The top of the dead list, sorted by dependent repos, is almost entirely those tiny npm utilities. fast-deep-equal, fast-json-stable-stringify, utils-merge, require-directory, each with somewhere between three and five million repos depending on them and no maintainer activity in years. About a third of the non-active packages have zero runtime dependencies of their own, so they’re leaves. The most depended-on dead code is also the code with the least in it, which is simultaneously reassuring (very little to go wrong in forty lines) and the entire problem, since there’s also very little reason for anyone to ever read those forty lines again.

Knocking on the door

Of the 713 dead repos, 322 are formally archived on GitHub, where the owner has at least put up a sign saying so. The other 391 are the Bernies: not archived, often with green squares on the contribution graph from Dependabot commits to branches nobody will ever merge, and an issue tab that’s still accepting input.

321 of them had at least one issue filed by a human in the past year. 243 had at least one pull request opened in the past year with zero merged, and some of those PRs are the fix, sitting there with the patch attached and nobody left who can press the button.

The registry side is often worse than the repo side: 1,414 of the dead-or-dormant packages have exactly one account with publish rights, and for a lot of the dead ones it’s reasonable to assume that account’s owner has moved on, lost the 2FA device, or forgotten the package exists.

I’m more worried about the dormant bucket than the dead one, since there are considerably more of them and 156 have exactly one person with write access who has done anything in the past year.
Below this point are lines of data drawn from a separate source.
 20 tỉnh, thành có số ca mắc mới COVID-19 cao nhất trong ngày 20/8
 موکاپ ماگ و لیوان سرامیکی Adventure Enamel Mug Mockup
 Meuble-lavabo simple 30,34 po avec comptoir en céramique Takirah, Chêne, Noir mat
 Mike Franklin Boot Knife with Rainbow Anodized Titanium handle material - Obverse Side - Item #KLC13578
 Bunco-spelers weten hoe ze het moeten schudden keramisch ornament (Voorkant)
That one person is also on the receiving end of all the AI-generated report spam and entitled drive-by demands that make solo maintainership steadily less appealing as a way to spend your evenings, and every one of those repos is a single goat-farming career change from the dead column.

Why now

A dead package with five million dependents and zero CVEs is unexamined rather than safe, and for most of the last decade that distinction barely mattered. The supply of people willing to spend an afternoon auditing a 200-line string-escaping utility from 2017 was roughly zero, so “nobody has bothered to look” was, in practice, a perfectly good defence.
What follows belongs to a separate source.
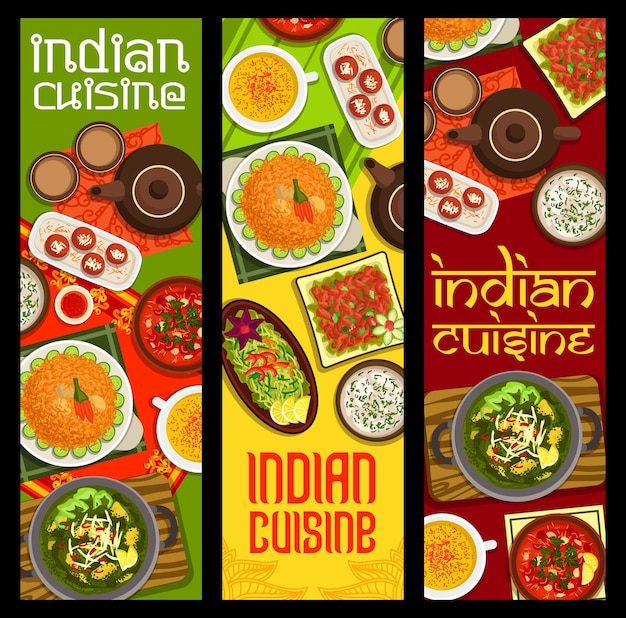 Vector banners de comidas de cocina india con comida de especias asiáticas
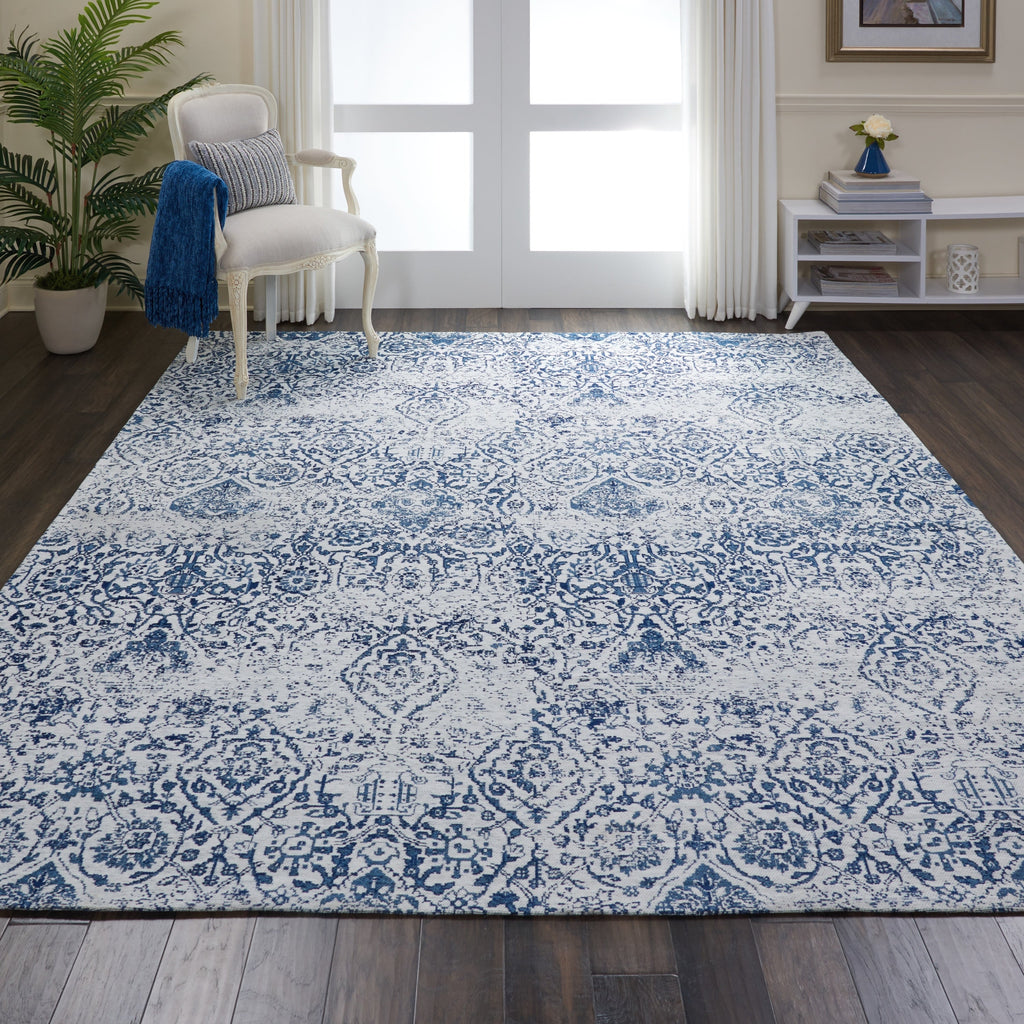 Nourison Damask Distressed Contemporary Area Rug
It is becoming a much worse one, because the same AI tooling that’s filling maintainer inboxes with slop reports is also, increasingly, finding real things. The cost of pointing a model at a tarball and asking what’s wrong with it has dropped to almost nothing, and the population of people doing that for bounties or for a foothold is growing a great deal faster than the population able to act on what they send in.

Across the whole critical set there are already 110 published advisories with no patched version available, by which I mean no first_patched_version in the advisory data at all rather than a fix that’s tagged in git but never released. Some are against packages that were dead long before the advisory was filed, so the disclosure process ran its course, the CVE was published, and there is no version to upgrade to. Every other package in the dead bucket is in the same position with respect to the next advisory filed against it.
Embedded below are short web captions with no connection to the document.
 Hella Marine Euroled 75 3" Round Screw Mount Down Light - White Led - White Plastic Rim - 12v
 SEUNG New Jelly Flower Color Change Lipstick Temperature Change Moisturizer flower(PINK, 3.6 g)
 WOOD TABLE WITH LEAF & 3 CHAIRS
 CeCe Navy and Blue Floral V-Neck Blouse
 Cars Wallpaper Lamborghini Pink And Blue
The unknown 18.9% bothers me about as much as the dead 12.1%, since those are repos where nobody has filed an issue or a PR in a year and there’s been no test of whether anyone is home. The first security report against any of them will be that test.

A lot of people are about to start running that test at once, on purpose, across whole registries, and a meaningful fraction of what they find will be real. When the report lands on a package in the dead column there is currently no good path for it: no distro-style downstream packager who can publish under the same name, and abandoned-package policies at most registries that assume someone wants to take ownership of the name rather than just get one fix out.

Treating every entry in the lockfile as though there’s a maintainer behind it who’ll handle whatever comes in has been a workable assumption mainly because so few reports were ever filed. Registries and the communities around them are going to need an actual process for a valid CVE against a package with nobody to receive it, and right now most of them don’t have one.